Carcinoma ex pleomorphic adenoma (CXPA) is an aggressive epithelial and/or myoepithelial neoplasm that arises in association with a pleomorphic adenoma (PA). Its etiopathogenesis remains poorly understood, but it is believed that the development of this tumor is due to the accumulation of genetic, protein, metabolic, and epigenetic alterations in a PA. A retrospective review of the Salivary Gland Tumor Registry in Pilsen yielded 84 CXPA, namely 25/84 salivary duct carcinoma (SDC), 15/84 myoepithelial carcinoma (MC), 1/84 epithelial-myoepithelial carcinoma (EMC), and 1/84 adenoid cystic carcinoma (AdCC). All 84 CXPA cases were analyzed by next-generation sequencing (NGS) and/or fluorescence in situ hybridization (FISH). Forty-three tumors originally diagnosed as CXPA (43/84, 51.2%) showed some molecular alteration. Fusion transcripts were identified in 12/16 (75%) CXPA, including LIFR::PLAG1, CTNNB1::PLAG1, FGFR1::PLAG1, and a novel fusion, HMGA2::LINC02389. Most of the fusions were confirmed by FISH using PLAG1 (6/11) and HMGA2 (1/1) gene break probes. Split signals indicating gene break were identified by FISH for PLAG1 (12/17), HMGA2 (3/4), EWSR1 (7/22), and MYB (2/7). Concerning pathogenic mutations, only CXPA with epithelial differentiation (SDC) presented these alterations, including HRAS mutation (2/4), TP53 (1/4), PTEN (1/4), and ATK1 (1/4). In addition, amplifications in ERBB2 (17/35), MDM2 (1/4), and EWSR1 (1/7) were detected. A novel finding was the discovery of an HMGA2::LINC02389 fusion in 1 patient with EMC ex-PA. The present results indicate that molecular profiling of CXPA with myoepithelial differentiation (MC) tends to reveal chromosomal fusion events, whereas CXPA with epithelial differentiation (SDC) tends to have a higher frequency of pathogenic mutations and gene amplifications.
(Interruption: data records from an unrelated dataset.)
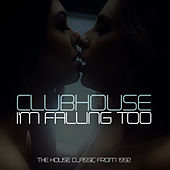 I'm Falling Too by Club House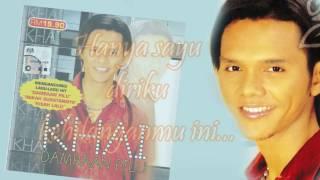 Dambaan Pilu  :  Khai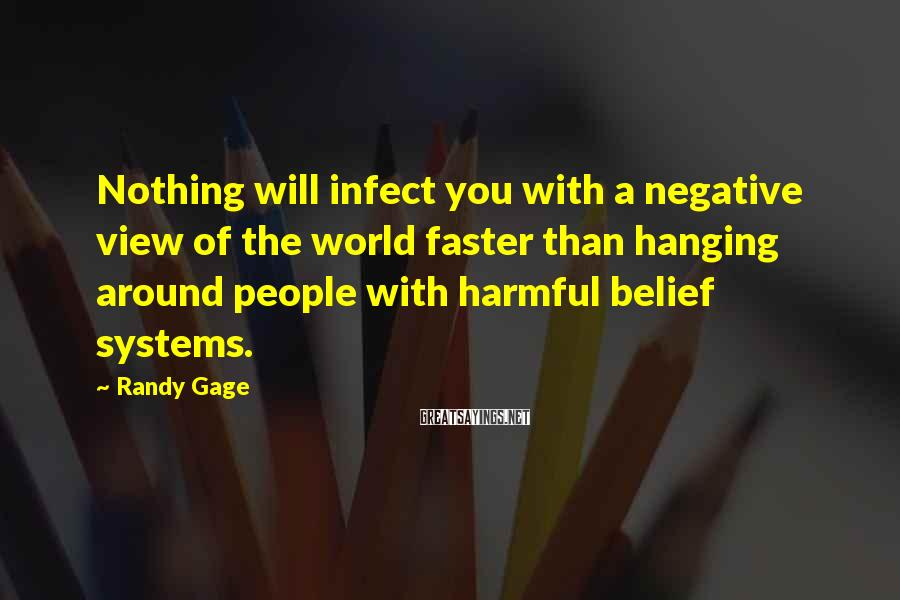 Randy Gage Sayings: Nothing will infect you with a negative view of the world faster than hanging around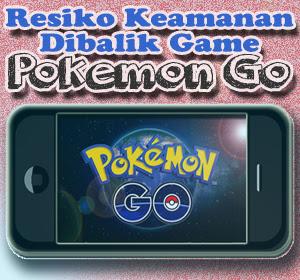 Resiko Keamanan Dibalik Game Pokemon Go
多形性腺瘤癌(CXPA)是一种侵袭性上皮和/或肌上皮肿瘤,与多形性腺瘤(PA)同时发生。其发病机理目前仍不十分清楚,但据认为,这种肿瘤的发生是由于 PA 中基因、蛋白质、代谢和表观遗传学改变的累积所致。通过对比尔森唾液腺肿瘤登记处进行回顾性研究,发现了 84 例 CXPA,即 25/84 例唾液腺导管癌 (SDC)、15/84 例肌上皮癌 (MC)、1/84 例上皮-肌上皮癌 (EMC) 和 1/84 例腺样囊性癌 (AdCC)。对所有 84 例 CXPA 病例进行了新一代测序(NGS)和/或荧光原位杂交(FISH)分析。最初诊断为 CXPA 的 43 例肿瘤(43/84,51.2%)出现了一些分子改变。在 12/16 例(75%)CXPA 中发现了融合转录本,包括 LIFR::PLAG1、CTNNB1::PLAG1、FGFR1::PLAG1 和一种新型融合 HMGA2::LINC02389。大多数融合都通过使用 PLAG1(6/11)和 HMGA2(1/1)基因断裂探针进行 FISH 验证。FISH 鉴定出 PLAG1(12/17)、HMGA2(3/4)、EWSR1(7/22)和 MYB(2/7)的基因断裂分裂信号。关于致病基因突变,只有上皮分化的CXPA(SDC)出现了这些改变,包括HRAS突变(2/4)、TP53(1/4)、PTEN(1/4)和ATK1(1/4)。此外,还检测到ERBB2(17/35)、MDM2(1/4)和EWSR1(1/7)的扩增。一项新发现是在一名EMC ex-PA患者中发现了HMGA2::LINC02389融合。本研究结果表明,肌上皮分化型(MC)CXPA 的分子图谱分析倾向于揭示染色体融合事件,而上皮分化型(SDC)CXPA 的致病突变和基因扩增频率更高。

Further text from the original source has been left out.